Fumante há seis anos, Paulo Oliveira Cintra se lembra de como o vício começou: alguns tragos em um cigarro mentolado. "Foi por curiosidade, o cheiro é mais agradável do que o do cigarro comum e não irrita tanto a garganta", diz o auxiliar administrativo, hoje com 23 anos.
O caso de Cintra exemplifica uma situação que as autoridades sanitárias brasileiras pretendem combater, a de que as substâncias aromatizantes misturadas ao tabaco causam uma maior possibilidade de dependência e despertam maior interesse no hábito de fumar, principalmente em adolescentes. Por esse motivo, a Agência Nacional de Vigilância Sanitária (Anvisa) estuda proibir a comercialização desse tipo de cigarro no Brasil. A proibição buscaria acabar com a venda de produtos de tabaco com chocolate, baunilha, cravo e outros condimentos que podem atrair crianças e adolescentes ao fumo.

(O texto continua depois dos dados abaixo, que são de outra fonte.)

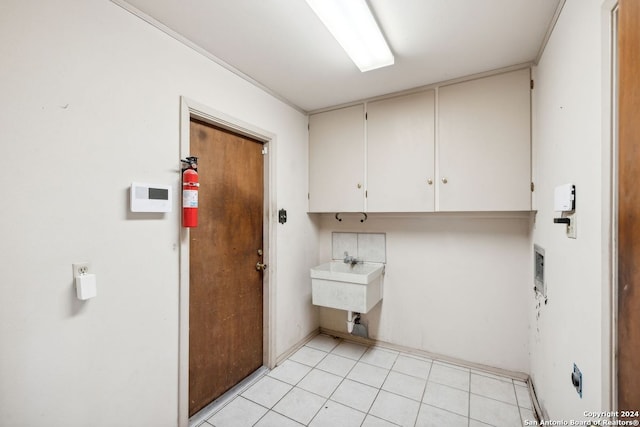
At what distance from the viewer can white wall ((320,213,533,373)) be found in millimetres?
2184

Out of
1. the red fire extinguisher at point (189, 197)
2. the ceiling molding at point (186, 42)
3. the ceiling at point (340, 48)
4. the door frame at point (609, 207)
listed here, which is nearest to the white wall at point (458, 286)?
the ceiling at point (340, 48)

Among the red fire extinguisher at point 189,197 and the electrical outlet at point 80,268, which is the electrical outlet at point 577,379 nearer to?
the red fire extinguisher at point 189,197

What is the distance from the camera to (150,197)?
4.66ft

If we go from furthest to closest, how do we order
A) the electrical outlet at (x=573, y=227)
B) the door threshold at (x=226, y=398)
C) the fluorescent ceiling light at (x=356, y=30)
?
the door threshold at (x=226, y=398)
the fluorescent ceiling light at (x=356, y=30)
the electrical outlet at (x=573, y=227)

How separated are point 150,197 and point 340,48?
1.47m

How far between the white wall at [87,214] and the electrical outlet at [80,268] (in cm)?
2

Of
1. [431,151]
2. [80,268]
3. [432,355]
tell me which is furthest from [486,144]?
[80,268]

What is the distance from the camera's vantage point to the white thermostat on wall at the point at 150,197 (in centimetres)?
136

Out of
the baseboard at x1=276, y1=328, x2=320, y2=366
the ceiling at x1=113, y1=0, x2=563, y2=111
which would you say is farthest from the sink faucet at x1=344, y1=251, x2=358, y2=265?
the ceiling at x1=113, y1=0, x2=563, y2=111

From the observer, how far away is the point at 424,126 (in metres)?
2.27

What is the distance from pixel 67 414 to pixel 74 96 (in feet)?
4.56

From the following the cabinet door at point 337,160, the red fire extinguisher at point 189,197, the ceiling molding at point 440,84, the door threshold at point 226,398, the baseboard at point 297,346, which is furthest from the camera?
the cabinet door at point 337,160

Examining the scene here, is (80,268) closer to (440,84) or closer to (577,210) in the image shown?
(577,210)

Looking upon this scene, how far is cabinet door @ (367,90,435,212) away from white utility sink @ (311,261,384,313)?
2.08 feet
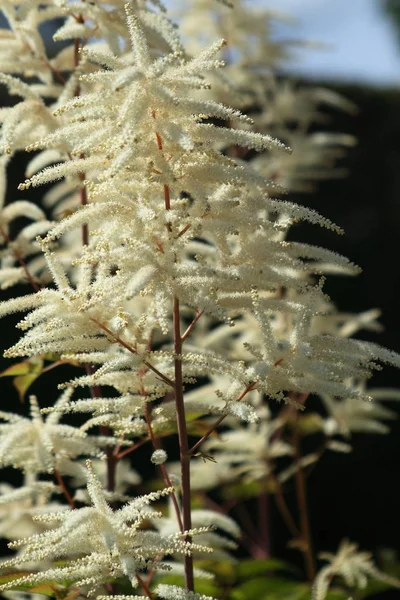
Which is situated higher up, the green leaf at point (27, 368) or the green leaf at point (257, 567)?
the green leaf at point (27, 368)

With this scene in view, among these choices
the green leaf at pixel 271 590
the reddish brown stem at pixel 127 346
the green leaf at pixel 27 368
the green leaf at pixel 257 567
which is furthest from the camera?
the green leaf at pixel 257 567

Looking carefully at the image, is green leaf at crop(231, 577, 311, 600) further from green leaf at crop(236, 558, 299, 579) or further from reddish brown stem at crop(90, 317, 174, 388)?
reddish brown stem at crop(90, 317, 174, 388)

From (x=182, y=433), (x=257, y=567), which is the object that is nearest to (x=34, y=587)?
(x=182, y=433)

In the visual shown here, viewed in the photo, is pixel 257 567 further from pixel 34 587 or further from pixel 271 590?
pixel 34 587

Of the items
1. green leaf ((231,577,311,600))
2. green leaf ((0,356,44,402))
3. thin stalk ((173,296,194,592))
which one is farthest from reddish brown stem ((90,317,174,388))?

"Os sabores têm um papel preponderante na iniciação ao fumo entre jovens e adolescentes. Quem fuma sabe que no primeiro contato há tosse e certa rejeição, e os sabores reduzem esse impacto", disse ao site Último Segundo o chefe da Unidade de Controle de Produtos Derivados de Tabaco da Anvisa, André Luiz da Silva.
Segundo um comunicado do Instituto Brasileiro de Auditoria em Vigilância Sanitária, Inbravisa, a proibição da Anvisa pode sair ainda este ano. "Hoje em dia se encontram no mercado cigarros de menta, cravo, cereja, chocolate, baunilha, substâncias que mascaram o sabor e dão a sensação de maior prazer ao fumar", explica Rui Dammenhain, especialista em vigilância sanitária e diretor do Inbravisa.
Comportamento. A opinião do dirigente é compartilhada até por quem vende o produto, como Ruimar de Oliveira Junior. Segundo o empresário, o consumidor dos cigarros aromatizados tem um comportamento atípico em relação ao tabagista comum. "Percebo que quem fuma cigarros mentolados, ou com cravo e canela, são realmente os fumantes iniciantes, os curiosos", diz.
Apesar de comercializar cinco tipos diferentes de cigarros mentolados, Ruimar conta que é a favor da proposta de se proibir a venda desse tipo de produto no Brasil. "A preocupação da Anvisa não é exagerada nesse ponto. Ela procede. Vejo que acontece muitas vezes de o jovem querer parecer mais adulto diante da turma e experimentar um cigarro mentolado. Pode ser que ele nem volte a fumar mais, mas começa assim", afirma Ruimar, para quem o fumante noviço logo deixa os aromatizados e passa para os cigarros comuns.
Exatamente o que aconteceu com o auxiliar de escritório Paulo Oliveira Cintra, que há muito adotou uma marca tradicional do mercado. Questionado sobre a mudança, Cintra diz que a sensação de frescor do cigarro aromatizado há muito ficou no passado. "No final, faz mal do mesmo jeito", diz.
Saiba mais sobre o cigarro aromatizado
Definição. O cigarro é uma pequena porção de tabaco (ou fumo) seco e picado, enrolado em papel fino ou em palha de milho para se fumar.
Aromatizados. Também chamados de cigarros de Bali, misturam o tabaco a substâncias aromáticas, como cravo, canela, chocolates e menta.
Perigo. O eugenol, uma substância presente no cravo, possui efeito analgésico e, quando fumado, pode levar à inalação de grandes quantidades de fumaça de nicotina com uma sensação de suave frescor.
Câncer. Estudos científicos têm demonstrado que a incidência de câncer é muito maior nos fumantes de cigarros de cravo do que nos fumantes regulares.